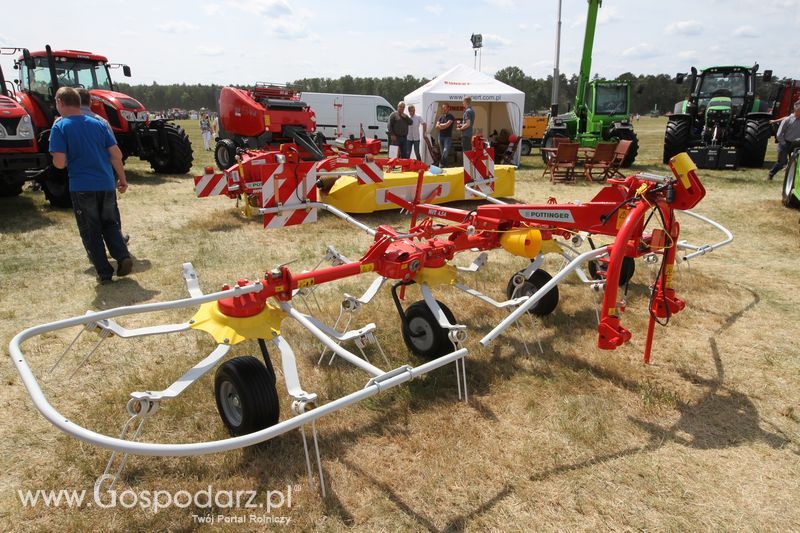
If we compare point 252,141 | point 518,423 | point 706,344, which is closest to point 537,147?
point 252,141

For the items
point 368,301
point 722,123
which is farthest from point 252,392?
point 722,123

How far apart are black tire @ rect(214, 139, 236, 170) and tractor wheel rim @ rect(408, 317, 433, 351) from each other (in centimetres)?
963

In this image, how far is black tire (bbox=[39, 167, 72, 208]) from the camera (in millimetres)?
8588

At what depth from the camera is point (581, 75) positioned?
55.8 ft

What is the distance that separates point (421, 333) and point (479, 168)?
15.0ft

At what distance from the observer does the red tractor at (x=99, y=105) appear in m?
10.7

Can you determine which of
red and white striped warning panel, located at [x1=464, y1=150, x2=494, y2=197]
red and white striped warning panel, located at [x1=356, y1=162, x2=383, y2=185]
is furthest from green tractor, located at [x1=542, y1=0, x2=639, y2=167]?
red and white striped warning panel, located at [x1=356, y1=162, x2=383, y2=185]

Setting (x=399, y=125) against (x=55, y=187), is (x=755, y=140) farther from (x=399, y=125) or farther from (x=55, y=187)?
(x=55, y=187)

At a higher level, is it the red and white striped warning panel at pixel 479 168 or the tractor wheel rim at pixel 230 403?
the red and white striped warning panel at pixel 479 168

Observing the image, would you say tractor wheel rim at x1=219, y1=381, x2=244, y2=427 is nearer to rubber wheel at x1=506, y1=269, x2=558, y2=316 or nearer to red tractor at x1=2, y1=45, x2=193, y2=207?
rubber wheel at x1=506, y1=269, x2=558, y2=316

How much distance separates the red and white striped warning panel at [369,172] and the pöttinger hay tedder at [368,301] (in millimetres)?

WORK REQUIRED:
Reproduce word for word the stretch of lines from the one containing "At a higher" through the last line.

FINAL RESULT:
At a higher level, is it the red and white striped warning panel at pixel 479 168 or the tractor wheel rim at pixel 230 403?
the red and white striped warning panel at pixel 479 168

Observing the image, would you say tractor wheel rim at x1=219, y1=381, x2=244, y2=427 is nearer to rubber wheel at x1=506, y1=269, x2=558, y2=316 or nearer to red tractor at x1=2, y1=45, x2=193, y2=207?
rubber wheel at x1=506, y1=269, x2=558, y2=316

How much distance separates the red and white striped warning panel at [369,172] and the pöttinger hay tedder at [368,301] (in millimetres)?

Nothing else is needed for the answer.